"Non dobbiamo più continuare a camminare in avanti con lo sguardo rivolto all'indietro", leggo questa e le altre dichiarazioni (alcune delle quali condivisibili seppure tardive) del capo della polizia Gabrielli in relazione alla"catastrofe" del G8 di Genova  e mi vengono in mente le parole di una vittima, di altra violenza ed altri tempi : "è come avere dentro un elastico: si va avanti, si cresce, si invecchia. Ma non si è interi. Qualcosa di importante di sè è fermo a quei fatti." (Agnese Moro).

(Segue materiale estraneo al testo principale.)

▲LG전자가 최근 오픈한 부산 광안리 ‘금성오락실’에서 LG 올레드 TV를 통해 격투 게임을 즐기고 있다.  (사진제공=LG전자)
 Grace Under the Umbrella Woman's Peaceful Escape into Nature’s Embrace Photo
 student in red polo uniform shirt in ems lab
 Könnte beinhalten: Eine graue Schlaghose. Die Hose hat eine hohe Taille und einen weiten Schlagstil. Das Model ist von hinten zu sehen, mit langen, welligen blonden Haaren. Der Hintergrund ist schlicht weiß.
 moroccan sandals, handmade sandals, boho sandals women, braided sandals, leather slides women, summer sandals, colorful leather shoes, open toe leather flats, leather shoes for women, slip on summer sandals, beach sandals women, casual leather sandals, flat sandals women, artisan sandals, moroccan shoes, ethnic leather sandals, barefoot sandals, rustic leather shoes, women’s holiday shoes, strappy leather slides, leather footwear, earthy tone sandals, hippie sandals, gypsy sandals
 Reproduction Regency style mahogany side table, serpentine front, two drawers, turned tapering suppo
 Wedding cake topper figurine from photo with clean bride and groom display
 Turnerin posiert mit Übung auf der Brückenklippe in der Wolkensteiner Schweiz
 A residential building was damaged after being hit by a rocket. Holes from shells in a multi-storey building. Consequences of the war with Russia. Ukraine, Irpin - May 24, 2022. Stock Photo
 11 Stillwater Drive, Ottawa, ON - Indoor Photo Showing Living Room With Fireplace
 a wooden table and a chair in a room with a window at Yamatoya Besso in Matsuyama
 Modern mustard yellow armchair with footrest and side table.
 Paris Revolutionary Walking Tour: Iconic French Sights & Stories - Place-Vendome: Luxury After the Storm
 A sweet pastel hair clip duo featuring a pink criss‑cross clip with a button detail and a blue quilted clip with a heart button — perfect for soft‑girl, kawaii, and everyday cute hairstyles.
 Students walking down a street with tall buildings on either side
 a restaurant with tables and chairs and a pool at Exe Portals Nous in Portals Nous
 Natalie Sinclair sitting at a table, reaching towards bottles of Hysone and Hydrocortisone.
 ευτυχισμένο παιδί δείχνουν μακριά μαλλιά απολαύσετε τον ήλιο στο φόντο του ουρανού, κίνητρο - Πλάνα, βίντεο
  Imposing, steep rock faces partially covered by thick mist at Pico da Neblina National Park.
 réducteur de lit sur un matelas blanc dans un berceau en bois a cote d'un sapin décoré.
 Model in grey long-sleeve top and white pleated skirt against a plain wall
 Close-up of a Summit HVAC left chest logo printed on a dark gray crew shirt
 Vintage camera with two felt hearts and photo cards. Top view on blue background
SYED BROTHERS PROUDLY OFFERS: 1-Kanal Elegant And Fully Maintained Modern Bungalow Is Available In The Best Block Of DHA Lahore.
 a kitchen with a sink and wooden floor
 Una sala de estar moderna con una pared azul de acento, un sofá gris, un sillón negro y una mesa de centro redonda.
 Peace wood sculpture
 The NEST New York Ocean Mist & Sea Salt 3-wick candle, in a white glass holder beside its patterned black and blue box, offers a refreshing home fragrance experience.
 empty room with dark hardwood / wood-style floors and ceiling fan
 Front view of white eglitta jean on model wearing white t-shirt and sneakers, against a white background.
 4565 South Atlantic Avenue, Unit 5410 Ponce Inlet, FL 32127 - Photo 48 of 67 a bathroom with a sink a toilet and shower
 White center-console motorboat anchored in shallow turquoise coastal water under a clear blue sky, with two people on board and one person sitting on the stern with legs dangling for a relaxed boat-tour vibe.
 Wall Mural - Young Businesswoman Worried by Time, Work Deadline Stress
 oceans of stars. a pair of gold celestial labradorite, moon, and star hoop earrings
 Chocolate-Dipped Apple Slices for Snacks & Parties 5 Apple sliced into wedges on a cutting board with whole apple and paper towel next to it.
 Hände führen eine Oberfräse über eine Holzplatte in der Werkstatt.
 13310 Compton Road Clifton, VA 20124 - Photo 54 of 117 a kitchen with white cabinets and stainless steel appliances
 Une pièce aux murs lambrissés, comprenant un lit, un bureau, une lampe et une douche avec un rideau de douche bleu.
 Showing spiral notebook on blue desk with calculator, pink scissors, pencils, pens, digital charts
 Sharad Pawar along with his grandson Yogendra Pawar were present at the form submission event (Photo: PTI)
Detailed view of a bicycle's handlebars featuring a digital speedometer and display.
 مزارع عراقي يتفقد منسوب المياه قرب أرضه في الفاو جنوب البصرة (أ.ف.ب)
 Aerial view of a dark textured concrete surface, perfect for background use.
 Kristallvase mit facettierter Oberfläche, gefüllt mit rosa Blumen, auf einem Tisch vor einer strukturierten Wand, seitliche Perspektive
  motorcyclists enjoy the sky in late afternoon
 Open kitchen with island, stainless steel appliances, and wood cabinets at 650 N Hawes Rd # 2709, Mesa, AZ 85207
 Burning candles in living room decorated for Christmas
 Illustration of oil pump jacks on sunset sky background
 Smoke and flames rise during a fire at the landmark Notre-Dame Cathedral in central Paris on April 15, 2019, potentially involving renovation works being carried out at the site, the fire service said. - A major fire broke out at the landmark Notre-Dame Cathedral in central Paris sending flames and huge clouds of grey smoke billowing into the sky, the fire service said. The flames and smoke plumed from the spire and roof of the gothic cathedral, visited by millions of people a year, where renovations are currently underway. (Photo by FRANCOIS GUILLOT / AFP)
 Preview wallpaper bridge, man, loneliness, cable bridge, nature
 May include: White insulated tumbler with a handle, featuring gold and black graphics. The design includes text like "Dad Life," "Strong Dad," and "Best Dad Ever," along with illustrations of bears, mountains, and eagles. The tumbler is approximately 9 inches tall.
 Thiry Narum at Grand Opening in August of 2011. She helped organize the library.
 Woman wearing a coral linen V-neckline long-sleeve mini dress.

C'è una poesia bellissima di Wislawa Szymborska che s'intitola e parla di "Torture". Racconta di questa abominevole partica antica e del corpo al quale viene inflitta che prova dolore e non trova riparo perchè inesorabilmente c'è mentre l'anima si aliena da sè: "Tra questi paesaggi l’anima vaga, sparisce, ritorna, si avvicina, si allontana, a se stessa estranea, inafferrabile, ora certa, ora incerta della propria esistenza, mentre il corpo c’è, e c’è, e c’è e non trova riparo."

Nella sua voce non si percepisce alcuna nota di spocchia nè, tantomeno, di sfida, semmai una punta di legittimo orgoglio ma anche di solitudine, quando inizia con "provate voi..."
Quante volte l'ho sentito pronunciato dai miei assistiti -profughi, detenuti, minori abbandonati, vittime di maltrattamenti, di tratta o di atroci violenze-, questo doloroso prologo: "prova tu" oppure, declinato nella sua variante disfattista: "tu non puoi capire"!